◆ TEXT EXCERPT ◆

•••••

The additionality delegated act includes 2 types of criteria to ensure that hydrogen is renewable
- The additionality requirement
The idea of additionality is to ensure that the increased hydrogen production goes hand in hand with new renewable electricity generation capacities. To this end, the rules require hydrogen producers to conclude power purchase agreements (PPAs) with new and unsupported renewable electricity generation capacity.
- The criteria on temporal and geographic correlation
These criteria ensure that hydrogen is produced when and where renewable electricity is available. The criteria aim to avoid that the demand for renewable electricity used for hydrogen production is incentivising more fossil electricity generation as this would have negative consequences for greenhouse gas emissions, fossil fuel demand, and related gas and electricity prices.
To support the early scale-up of electrolysers, renewable hydrogen producers will have the possibility to sign long-term renewable power purchase agreements with existing installations (until 1 January 2028).
Further, it is allowed to match the production of renewable power generation with its associated renewable hydrogen production on a monthly basis (until January 2030).
This delegated act is subject to a review in July 2028.
A minimum threshold for greenhouse gas emissions savings of recycled carbon fuels
The Delegated Act establishing a minimum threshold for greenhouse gas (GHG) emissions savings of recycled carbon fuels provides a methodology for calculating life-cycle GHG emissions for RFNBOs.
It takes into account GHG emissions across the full lifecycle of the fuels, including upstream emissions, emissions associated with taking electricity from the grid, from processing, and those associated with transporting these fuels to the end-consumer.
Certification through voluntary schemes
For certification of renewable hydrogen, producers will be able to rely on a well-established system of certification by third parties, so-called voluntary schemes.
These are international companies with experience of more than a decade in certifying biofuels, biomass and other products worldwide. The Commission has been empowered to recognise voluntary and national schemes for certifying renewable hydrogen. EU countries are required to accept evidence from schemes that have been recognised by the Commission. .
The Commission will remain in close contact with stakeholders and certification schemes to support the practical implementation of the framework and will also monitor its implementation. To this end, it is planned to launch a dedicated study in 2024.

•••••

◆ REQUIRED WORK ◆
In one to three sentences, explain why the renewable hydrogen text above sets criteria on temporal and geographic correlation.

◆ GIVEN INFORMATION ◆
•••••

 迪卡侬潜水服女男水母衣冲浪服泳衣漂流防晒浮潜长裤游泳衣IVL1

•••••

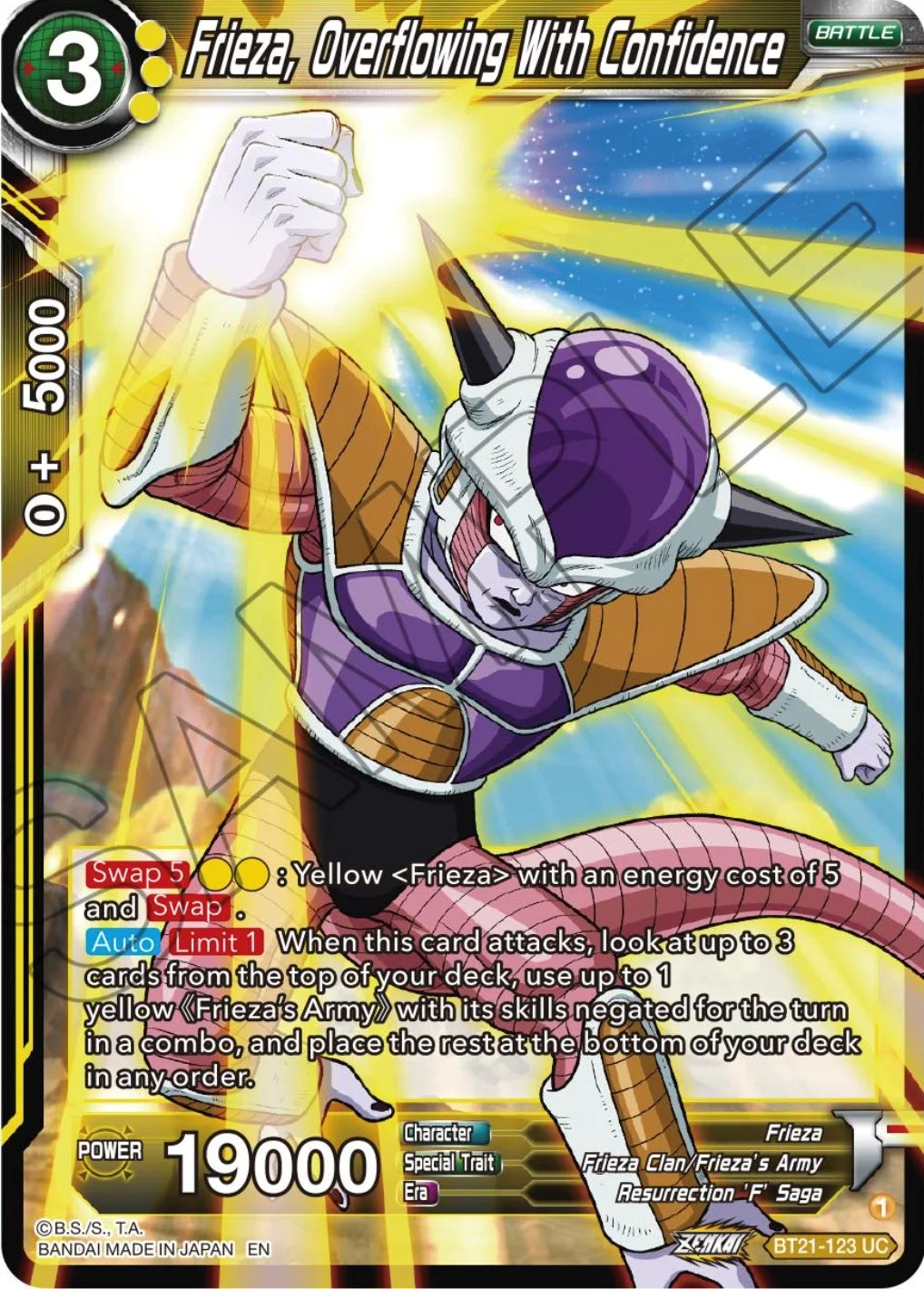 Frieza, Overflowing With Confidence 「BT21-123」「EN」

•••••

◆ OUTPUT FOR THIS EXERCISE ◆
These criteria ensure that hydrogen is produced when and where renewable electricity is available. This keeps the demand for renewable electricity used in hydrogen production from incentivizing more fossil electricity generation. That extra fossil generation would harm greenhouse gas emissions, fossil fuel demand, and related gas and electricity prices.